Jewish Holidays

The Jewish cicle of the year is marked by celebrations and lifecycle events

Our synagogue’s doors are open waiting for you, your family and friends for meetings and classes



Sabbath, our weekly celebration, is more than just a day of rest: it is a day of holiness, to set aside the concerns and material principle of life, and turn to family, spirituality and holly activities. The day has specific prayers, the sanctification of wine (Kiddush) , challah (braided bread)and hearty meals and cheerful songs.


Rosh Hashanah

The Jewish New Year is celebrated on the seventh Hebrew month, Tishrei, for two days. It is the Day of Judgment, when G-d determines the destiny of each one for the coming year. Important part of the days of Rosh Hashanah is the sounding of the shofar that seeks to awaken people to repentance.


Yom Kipur

It is a day marked by fasting, prayer and repentance where the fate of every Jew is sealed. We must ask forgiveness to others and to G-d. The day involves five prohibitions: eating and drinking; washing; apply oils or lotions to the skin; marital intimacy and wearing leather shoes.



Suckkot celebrates the Divine protection to the Jewish people for 40 years in the wilderness. Also called Harvest Festival and Feast of Booths. It lasts seven days (in Israel) and eight days outside of Israel. A special blessing is recited on Sukkot on four species: the lulav (date palm bundle formed of a palm), Hadas (3 branches of myrtle), plowing (two willow branches) and etrog.


Simchat Torah

Joy to the Torah – Marks the annual cycle of the Torah readings that restarts this same day . It is customary to dance and rejoice with the Torah.



It commemorates the rededication of the Holy Temple of Jerusalem after the victory of the Maccabees. It is celebrated for eight days by the progressively candle lighting of the menorah.

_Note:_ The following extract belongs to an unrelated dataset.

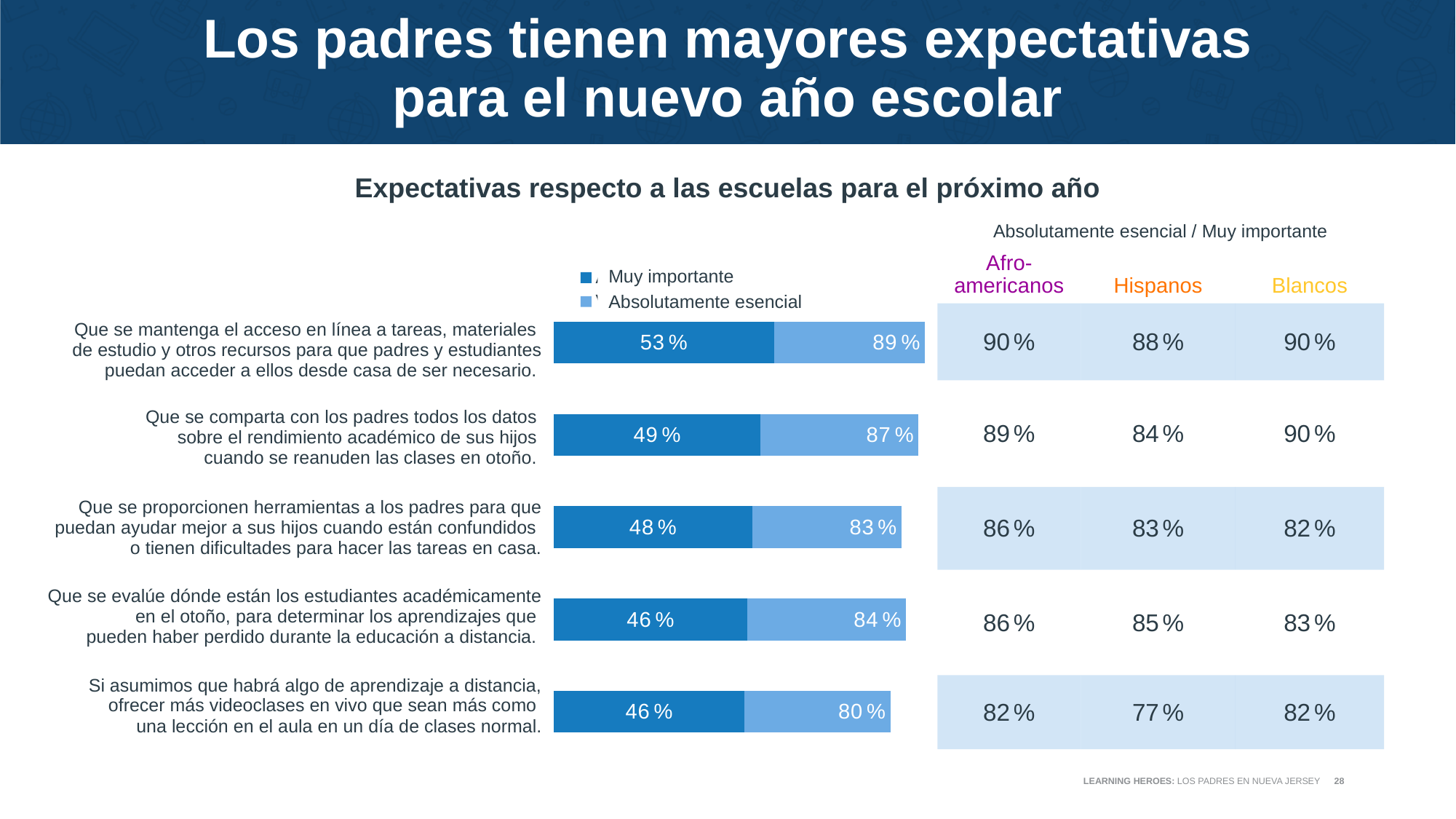
How many series does the chart legend list? 2 Which category has the highest 'Muy importante' value? Que se mantenga el acceso en línea a tareas, materiales de estudio y otros recursos How many categories (expectations) are plotted in the chart? 5 What is the difference between the 'Muy importante' values for 'Que se mantenga el acceso en línea...' (53%) and 'Que se comparta con los padres todos los datos...' (49%)? 4 percentage points What kind of chart is shown on the slide? Bar chart What value is printed on the 'Absolutamente esencial' segment for 'Que se comparta con los padres todos los datos sobre el rendimiento académico de sus hijos...'? 87% Which category has the lowest value printed on its 'Absolutamente esencial' segment? Si asumimos que habrá algo de aprendizaje a distancia, ofrecer más videoclases en vivo What is the title of the chart? Expectativas respecto a las escuelas para el próximo año What is the 'Muy importante' value for 'Que se mantenga el acceso en línea a tareas, materiales de estudio y otros recursos...'? 53% What value is printed on the 'Absolutamente esencial' segment for 'Si asumimos que habrá algo de aprendizaje a distancia, ofrecer más videoclases en vivo...'? 80% What is the 'Muy importante' value for 'Que se proporcionen herramientas a los padres para que puedan ayudar mejor a sus hijos...'? 48% Which has the larger 'Muy importante' value: 'Que se proporcionen herramientas a los padres...' or 'Que se evalúe dónde están los estudiantes académicamente en el otoño...'? Que se proporcionen herramientas a los padres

Purim celebrates the salvation of the Jewish people from destruction planned by the wicked Haman, as told in the Megillah of Esther. On this day we hear the reading of the megillah (2 times), we give a value to the needy, food to the neighbors and participate in a festive meal.



One of the most significant holidays for families, on Passover we celebrate the liberation of the Jewish people from slavery in Egypt. For 8 days it is forbidden to consume and possess fermented food wheat, barley, spelled, oats and rye. The first two nights (just one in Israel) held HOLD the seder and there is an obligation to eat matzah (preferably Shemura – done manually).


Lag B'Omer

Lag B’Omer, the 33rd day of the counting between Passover and Shavuot celebrates the life and teachings of two of the most remarkable scholars of Jewish history, Rabbi Akiva and Rabbi Shimon bar Yochai.



The Torah was given by G-d to the Jewish people at Mount Sinai three thousand three hundred years ago . Every year, on the 6th and 7th of Sivan, we renew our acceptance of this wonderful gift.